When Alina, a woman in northern Mozambique, lost all of her chickens and most of her ducks to disease in September 2014, her options were limited. She did not have access to a savings account, emergency credit or insurance on her farm to recoup her loss. Her only choice was to cut out meals, and from January through May she often went to bed hungry.
In addition to being ill-equipped to cope with health, financial, and agricultural risks, smallholder families in CGAP’s Smallholder Diaries study had little recourse when something went wrong. For example, Bertha, a widow with five children in Tanzania, lost about half her potential annual agricultural income when a local buyer never paid her for a sizeable amount of potatoes. They had not made a formal sales agreement, and she did not see a way to get this money or to avoid the same problem down the road.
There are an estimated 500 million smallholder households globally, amounting to upwards of two billion people. Mostly small-scale farmers cultivating less than five acres, they make up a significant portion of the world’s poor who live on less than $2 a day. That is why improving the lives of this huge group is a priority in efforts to end global poverty. Until now, however, very little was known about the financial lives of smallholders, making it unclear exactly how to help.
CGAP’s Smallholder Diaries fills some of this information gap and offers recommendations for the types of financial services, assistance, and training that could improve lives. The yearlong study, modeled on the methodology pioneered by researchers in the book Portfolios of the Poor, tracked the income, expenses, and agricultural production of 270 smallholder families in Mozambique, Tanzania, and Pakistan. In-depth interviews conducted every two weeks generated approximately 500,000 data points on the financial and agricultural lives of these families. But the results of the study go beyond the data.
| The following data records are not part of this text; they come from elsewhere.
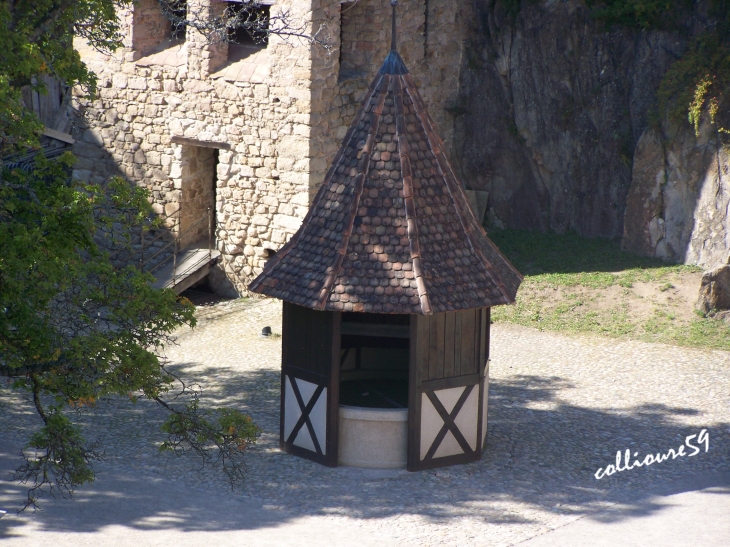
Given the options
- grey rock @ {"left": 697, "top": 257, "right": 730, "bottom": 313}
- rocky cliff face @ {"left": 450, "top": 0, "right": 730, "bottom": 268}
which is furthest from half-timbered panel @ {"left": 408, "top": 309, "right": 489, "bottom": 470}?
rocky cliff face @ {"left": 450, "top": 0, "right": 730, "bottom": 268}

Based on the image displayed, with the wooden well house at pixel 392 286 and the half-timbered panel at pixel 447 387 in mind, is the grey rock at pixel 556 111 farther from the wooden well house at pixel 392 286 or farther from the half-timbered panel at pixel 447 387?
the half-timbered panel at pixel 447 387

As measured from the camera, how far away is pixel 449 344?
10523 millimetres

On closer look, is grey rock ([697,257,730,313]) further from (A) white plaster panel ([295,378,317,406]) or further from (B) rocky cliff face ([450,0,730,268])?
(A) white plaster panel ([295,378,317,406])

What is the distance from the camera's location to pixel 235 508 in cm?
969

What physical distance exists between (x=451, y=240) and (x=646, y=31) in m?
9.21

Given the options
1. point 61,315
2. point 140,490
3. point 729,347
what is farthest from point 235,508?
point 729,347

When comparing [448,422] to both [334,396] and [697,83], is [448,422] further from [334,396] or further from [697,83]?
[697,83]

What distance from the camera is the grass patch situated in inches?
608

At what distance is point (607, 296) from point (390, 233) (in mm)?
7242

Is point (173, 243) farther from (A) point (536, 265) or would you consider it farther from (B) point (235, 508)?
→ (B) point (235, 508)

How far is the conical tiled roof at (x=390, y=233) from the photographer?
10.0 meters

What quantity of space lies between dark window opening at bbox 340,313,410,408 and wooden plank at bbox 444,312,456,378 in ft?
3.54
This research opens a unique window onto the livelihoods of smallholder families and how they manage their money, providing insights into the struggles, risks, and trade-offs these households face on a daily basis. The rapport established between researchers and family members allowed rich details to emerge that could not have been captured in a one-time survey.
“It’s not just about the cash flows,” said Kristy Bohling, director at Bankable Frontier Associates and lead researcher on the Tanzania portion of the study. “It’s about these stories that relate to education, health, income-generating activities, and life in general.”